====== Supplied passage ======

Monday, August 20, 2007


The wait is over! The post is done. And Ecuador was great! Yes, I lucked out and got to take a trip to Ecuador with my parents and sister. It will probably be our last family vacation together just because it is getting to complicated to have vacations at the same time. But you never know. Ok, so this blog is the longest I have ever done, with over 100 pictures and several videos, but don't worry, it is also organized into chapters to make it easy to read.

Day 1 - In Transit
Actually took more than a day thanks to the international date line. Flew from Narita to Houston, Texas where I met up with my family in the Houston Airport. Went to a seafood restaurant where my sister decided to get a salad. This is what passes as a salad in Texas. Every time I come back from Japan I am shocked by the amount of food that they serve in restaurants in the US. So was my sister.
Flew from Houston to Quito, Ecuador. Slept.

Day 2 - Quito City Tour
We were met by Luis, who ended up being one of the best guides we have ever had, and began our Quito city tour. Here is the group in front of one of the senic overlooks of Quito. Quito, by the way, is a high altitude city with parts of the city over 3000 meters. This made it hard to breathe and very cold.
Here is a major church in Quito. Notice that instead of gargoyles there are Galapagos Iguanas. The other gargoyles were also animals native to Ecuador.
This is the main square of the city, an architectural relic of Spanish colonial times.
One of the streets of the older part of Quito.
Another major church.

====== Entries ======

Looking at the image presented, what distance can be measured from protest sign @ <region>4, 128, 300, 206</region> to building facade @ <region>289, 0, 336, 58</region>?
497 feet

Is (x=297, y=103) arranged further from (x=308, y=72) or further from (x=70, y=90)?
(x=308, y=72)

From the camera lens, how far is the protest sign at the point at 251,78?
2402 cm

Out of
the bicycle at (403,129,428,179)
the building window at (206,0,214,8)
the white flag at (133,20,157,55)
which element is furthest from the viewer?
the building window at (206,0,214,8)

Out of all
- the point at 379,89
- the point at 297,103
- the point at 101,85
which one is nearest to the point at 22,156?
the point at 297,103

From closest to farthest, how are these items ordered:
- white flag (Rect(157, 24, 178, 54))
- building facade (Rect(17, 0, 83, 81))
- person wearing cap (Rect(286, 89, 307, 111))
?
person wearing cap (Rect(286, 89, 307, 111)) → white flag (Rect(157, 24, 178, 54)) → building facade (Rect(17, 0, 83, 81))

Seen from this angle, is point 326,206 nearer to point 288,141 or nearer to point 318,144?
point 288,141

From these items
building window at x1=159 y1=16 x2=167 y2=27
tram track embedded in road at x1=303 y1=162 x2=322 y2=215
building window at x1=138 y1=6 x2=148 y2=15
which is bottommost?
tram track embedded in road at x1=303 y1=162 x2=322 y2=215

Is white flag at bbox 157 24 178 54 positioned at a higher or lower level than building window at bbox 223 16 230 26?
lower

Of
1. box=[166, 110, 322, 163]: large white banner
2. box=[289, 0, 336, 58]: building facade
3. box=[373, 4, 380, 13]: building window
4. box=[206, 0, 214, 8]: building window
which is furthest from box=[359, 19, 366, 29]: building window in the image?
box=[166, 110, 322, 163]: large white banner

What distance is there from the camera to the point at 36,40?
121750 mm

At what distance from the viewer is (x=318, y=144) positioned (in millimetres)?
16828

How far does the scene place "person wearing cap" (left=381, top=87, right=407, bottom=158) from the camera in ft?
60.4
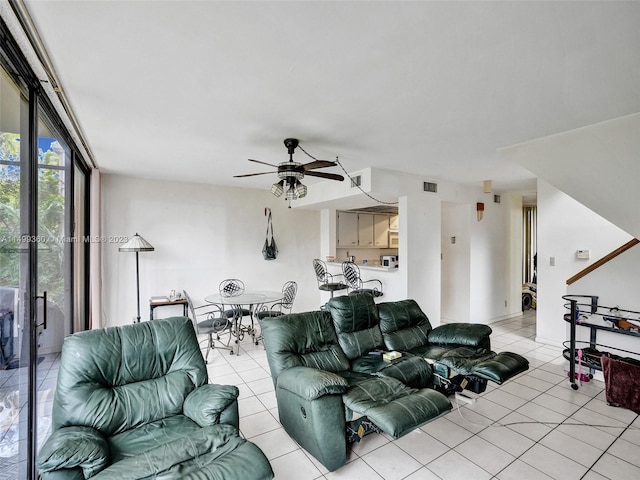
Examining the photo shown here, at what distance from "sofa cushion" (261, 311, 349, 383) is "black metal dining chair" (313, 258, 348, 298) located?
241cm

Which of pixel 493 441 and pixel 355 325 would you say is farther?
pixel 355 325

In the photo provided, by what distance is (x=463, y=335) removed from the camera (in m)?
3.22

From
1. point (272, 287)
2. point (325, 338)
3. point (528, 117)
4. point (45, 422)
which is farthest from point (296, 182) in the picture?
point (272, 287)

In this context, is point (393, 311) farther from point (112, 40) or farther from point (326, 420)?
point (112, 40)

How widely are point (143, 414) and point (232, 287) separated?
3.61 meters

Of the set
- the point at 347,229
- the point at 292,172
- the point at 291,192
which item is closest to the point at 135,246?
the point at 291,192

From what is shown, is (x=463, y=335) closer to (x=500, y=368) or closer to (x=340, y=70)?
(x=500, y=368)

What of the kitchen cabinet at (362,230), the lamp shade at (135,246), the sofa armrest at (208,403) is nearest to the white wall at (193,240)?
the lamp shade at (135,246)

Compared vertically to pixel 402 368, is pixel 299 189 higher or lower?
higher

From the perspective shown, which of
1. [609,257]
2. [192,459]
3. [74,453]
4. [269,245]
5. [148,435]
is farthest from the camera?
[269,245]

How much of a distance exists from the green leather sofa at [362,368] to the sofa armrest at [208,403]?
462mm

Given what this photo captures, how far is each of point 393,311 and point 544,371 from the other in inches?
81.3

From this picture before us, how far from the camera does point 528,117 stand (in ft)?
8.73

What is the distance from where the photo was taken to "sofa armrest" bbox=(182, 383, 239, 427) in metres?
1.93
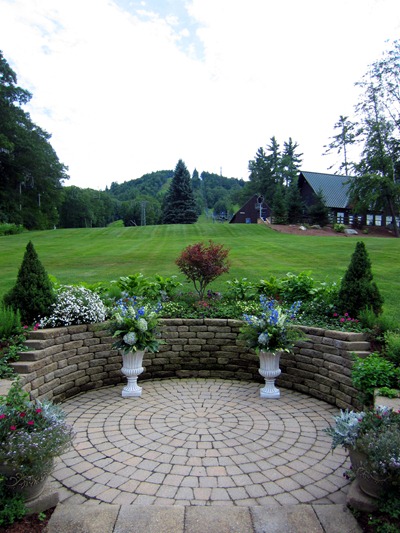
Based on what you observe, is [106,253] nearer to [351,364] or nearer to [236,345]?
[236,345]

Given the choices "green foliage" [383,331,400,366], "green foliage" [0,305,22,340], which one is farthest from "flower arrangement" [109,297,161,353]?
"green foliage" [383,331,400,366]

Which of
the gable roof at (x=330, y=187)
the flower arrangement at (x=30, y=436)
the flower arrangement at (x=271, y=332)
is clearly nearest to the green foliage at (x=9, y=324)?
the flower arrangement at (x=30, y=436)

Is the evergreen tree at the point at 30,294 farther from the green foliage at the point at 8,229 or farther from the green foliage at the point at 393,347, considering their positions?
the green foliage at the point at 8,229

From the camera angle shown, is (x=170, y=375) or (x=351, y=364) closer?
(x=351, y=364)

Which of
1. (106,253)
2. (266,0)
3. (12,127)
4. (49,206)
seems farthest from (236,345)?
(49,206)

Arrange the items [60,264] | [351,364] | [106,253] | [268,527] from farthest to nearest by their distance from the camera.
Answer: [106,253] < [60,264] < [351,364] < [268,527]

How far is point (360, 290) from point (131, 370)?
11.3 feet

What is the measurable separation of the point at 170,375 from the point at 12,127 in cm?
3301

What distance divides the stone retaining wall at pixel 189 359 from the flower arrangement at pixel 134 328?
0.28 meters

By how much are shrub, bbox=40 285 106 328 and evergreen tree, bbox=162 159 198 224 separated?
40707 mm

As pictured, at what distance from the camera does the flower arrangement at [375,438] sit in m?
2.38

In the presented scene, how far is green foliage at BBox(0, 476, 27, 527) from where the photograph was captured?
2354 millimetres

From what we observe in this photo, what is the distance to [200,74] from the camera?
9203mm

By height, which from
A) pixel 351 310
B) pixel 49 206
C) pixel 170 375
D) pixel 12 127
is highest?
pixel 12 127
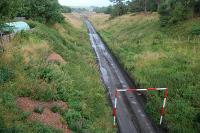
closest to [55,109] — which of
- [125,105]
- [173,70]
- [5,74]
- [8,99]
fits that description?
[8,99]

======

Exercise tasks
1. In the Ecuador trip post, which animals take the place of gargoyles on the major church in Quito?
2. Please write out the Ecuador trip post from "Here is a major" to "Spanish colonial times.".

Task results
1. Galapagos Iguanas.

2.
Here is a major church in Quito. Notice that instead of gargoyles there are Galapagos Iguanas. The other gargoyles were also animals native to Ecuador.
This is the main square of the city, an architectural relic of Spanish colonial times.